LiheYoung / Depth-Anything

[CVPR 2024] Depth Anything: Unleashing the Power of Large-Scale Unlabeled Data. Foundation Model for Monocular Depth Estimation
https://depth-anything.github.io
Apache License 2.0
6.34k stars 481 forks source link

OOM for Semantic Segmentation Finetuning #197

Open ShenZheng2000 opened 1 week ago

ShenZheng2000 commented 1 week ago

I followed the instructions provided here to fine-tune semantic segmentation on custom images. Despite using an RTX 4090 with 24 GB of VRAM, reducing the crop_size to 128x128, and using batch_size of 1, I still encounter an OutOfMemoryError below.

torch.cuda.OutOfMemoryError: CUDA out of memory.

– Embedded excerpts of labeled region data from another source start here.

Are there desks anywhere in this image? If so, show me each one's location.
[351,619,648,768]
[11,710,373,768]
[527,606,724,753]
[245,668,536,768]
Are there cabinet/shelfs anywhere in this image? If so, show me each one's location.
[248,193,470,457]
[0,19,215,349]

Tried to allocate 1.00 GiB (GPU 0; 23.64 GiB total capacity; 21.35 GiB already allocated; 556.81 MiB free; 22.26 GiB reserved in total by PyTorch) If reserved memory is >> allocated memory try setting max_split_size_mb to avoid fragmentation.  See documentation for Memory Management and PYTORCH_CUDA_ALLOC_CONF

Is there a simple way to further reduce memory usage? Alternatively, could the author provide semantic segmentation checkpoints for smaller models, such as Ours-S or Ours-B, instead of the larger Ours-L model?

LiheYoung commented 1 week ago

According to the error message "If reserved memory is >> allocated memory try setting max_split_size_mb to avoid fragmentation", you may try to change the max_split_size_mb?

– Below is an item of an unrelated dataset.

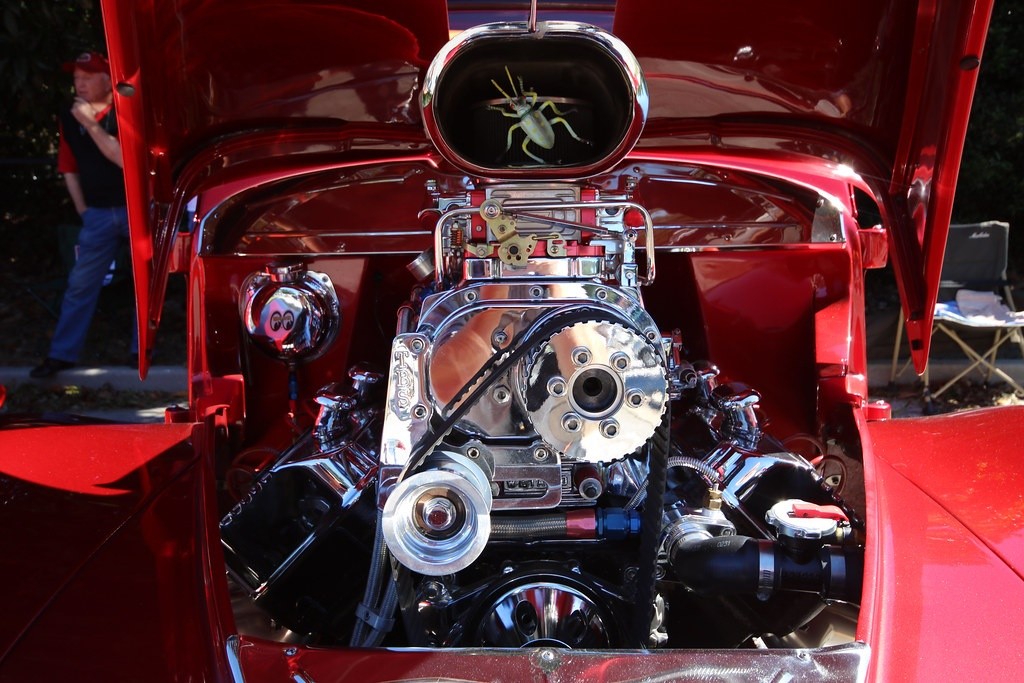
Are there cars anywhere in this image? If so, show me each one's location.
[1,1,1024,683]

ShenZheng2000 commented 1 week ago

I changed max_split_size_mb to 32 using export PYTORCH_CUDA_ALLOC_CONF=max_split_size_mb:32. However, the issue persists, even with an reduced crop_size of (128, 128).

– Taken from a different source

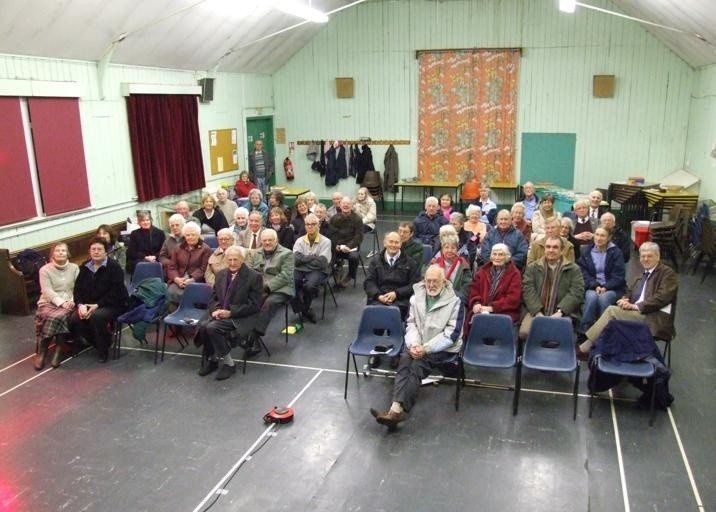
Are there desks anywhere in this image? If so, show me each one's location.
[488,183,519,203]
[266,188,310,205]
[393,180,463,214]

torch.cuda.OutOfMemoryError: CUDA out of memory. Tried to allocate 1.00 GiB (GPU 0; 23.64 GiB total capacity; 21.76 GiB already allocated; 796.81 MiB free; 22.02 GiB reserved in total by PyTorch) If reserved memory is >> allocated memory try setting max_split_size_mb to avoid fragmentation.  See documentation for Memory Management and PYTORCH_CUDA_ALLOC_CONF

Could you please let me know the GPU (and its memory size) you used for fine-tuning the model on the Cityscapes dataset? My 24GB GPU might be insufficient for reproducing the experiment, so I might need a smaller pre-trained model for fine-tuning."